For sure, this repetitive, unchanging movement is extensive within the contemporary dance community at all levels of experience just now, if the Edinburgh Fringe and International Festival are anything to go by, and if it represents their reality then it doesn’t say much for the lives they are leading or seeing around them.

Bleak, uninteresting, monotonous. If it is meant to be this way – it succeeds. It may be representative of reality, but is it the stuff of effective performance? It is as if they would have done this without the audience. There are, as the programme puts it, “hairline fractures” of change: eventually a range of arm movements (physical ticks, a cut, a thrust, a punch) which are then used for the whole of the second half; slight changes of direction; occasional separation of one from the crowd; a hint of variety of plane; a sort of searching or looking. There is a complete absence of beauty.

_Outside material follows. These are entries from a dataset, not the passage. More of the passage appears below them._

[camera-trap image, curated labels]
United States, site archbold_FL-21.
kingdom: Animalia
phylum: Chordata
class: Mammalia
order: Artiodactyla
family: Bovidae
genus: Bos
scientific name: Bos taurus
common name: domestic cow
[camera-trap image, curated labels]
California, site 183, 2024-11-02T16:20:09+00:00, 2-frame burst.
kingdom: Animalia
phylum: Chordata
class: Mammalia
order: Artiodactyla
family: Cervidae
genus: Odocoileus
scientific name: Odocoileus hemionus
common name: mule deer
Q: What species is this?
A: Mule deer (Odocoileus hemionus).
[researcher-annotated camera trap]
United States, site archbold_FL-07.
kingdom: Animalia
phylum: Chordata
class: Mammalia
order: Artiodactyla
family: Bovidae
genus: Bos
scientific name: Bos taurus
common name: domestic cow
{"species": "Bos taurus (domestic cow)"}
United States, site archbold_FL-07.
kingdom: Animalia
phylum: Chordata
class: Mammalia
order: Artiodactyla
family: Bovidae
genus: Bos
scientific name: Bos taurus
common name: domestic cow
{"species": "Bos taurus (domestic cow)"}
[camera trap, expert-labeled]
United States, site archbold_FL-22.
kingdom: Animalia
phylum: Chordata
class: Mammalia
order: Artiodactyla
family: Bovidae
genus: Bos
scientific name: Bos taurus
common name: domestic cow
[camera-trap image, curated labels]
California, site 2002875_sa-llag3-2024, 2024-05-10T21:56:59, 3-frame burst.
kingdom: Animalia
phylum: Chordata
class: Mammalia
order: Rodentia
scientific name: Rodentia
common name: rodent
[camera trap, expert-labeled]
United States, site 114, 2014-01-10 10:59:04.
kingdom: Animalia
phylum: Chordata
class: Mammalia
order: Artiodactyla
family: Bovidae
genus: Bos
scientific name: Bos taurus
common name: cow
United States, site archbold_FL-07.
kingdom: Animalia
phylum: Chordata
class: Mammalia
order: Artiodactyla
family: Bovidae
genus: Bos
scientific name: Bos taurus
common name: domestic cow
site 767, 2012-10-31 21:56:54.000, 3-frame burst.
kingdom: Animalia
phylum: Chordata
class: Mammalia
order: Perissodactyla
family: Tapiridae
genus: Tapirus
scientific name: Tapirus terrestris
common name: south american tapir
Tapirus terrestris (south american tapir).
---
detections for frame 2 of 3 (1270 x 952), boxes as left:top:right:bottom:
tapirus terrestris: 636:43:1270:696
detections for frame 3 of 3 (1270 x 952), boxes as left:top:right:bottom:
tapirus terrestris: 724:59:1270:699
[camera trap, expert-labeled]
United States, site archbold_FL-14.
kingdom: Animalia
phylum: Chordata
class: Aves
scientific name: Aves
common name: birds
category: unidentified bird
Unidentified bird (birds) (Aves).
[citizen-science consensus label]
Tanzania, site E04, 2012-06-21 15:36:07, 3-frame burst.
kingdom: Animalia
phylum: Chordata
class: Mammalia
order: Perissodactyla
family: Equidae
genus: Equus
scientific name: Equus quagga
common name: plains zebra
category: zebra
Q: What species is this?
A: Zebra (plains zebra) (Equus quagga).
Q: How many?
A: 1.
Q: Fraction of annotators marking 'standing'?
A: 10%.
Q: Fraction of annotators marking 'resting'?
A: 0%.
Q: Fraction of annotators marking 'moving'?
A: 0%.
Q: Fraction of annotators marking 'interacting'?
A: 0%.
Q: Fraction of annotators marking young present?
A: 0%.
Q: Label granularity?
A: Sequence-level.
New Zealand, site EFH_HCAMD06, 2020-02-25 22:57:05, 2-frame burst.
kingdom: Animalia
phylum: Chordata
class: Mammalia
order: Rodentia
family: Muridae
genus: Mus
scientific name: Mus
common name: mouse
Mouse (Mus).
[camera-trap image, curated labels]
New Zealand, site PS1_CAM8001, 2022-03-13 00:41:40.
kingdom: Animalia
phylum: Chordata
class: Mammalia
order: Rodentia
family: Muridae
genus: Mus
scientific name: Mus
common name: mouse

If this is the truth, no wonder no-one marches or opposes any abusive government or partner! An enquiry into this topic is laudable, but it is truly mind-numbing and pedestrian to view. For some reason even the score, played so attentively, is the same; probably because it is monotone and uses an intensely small range of notes.

The lives of workers and those with no resources, of the down-trodden or of political prisoners when shown on the TV or written about, suggest that human beings find a smile or a notion of love even amongst the terror or fear. There is nothing of that here.

The performances are focused, the actions precise, but there is zero for an audience to hook onto, and although this may be representative of their view, it only serves to alienate and estrange the watcher, avoiding any sort of outcome. Is it enough to show a state of mind but evade explanation or comment?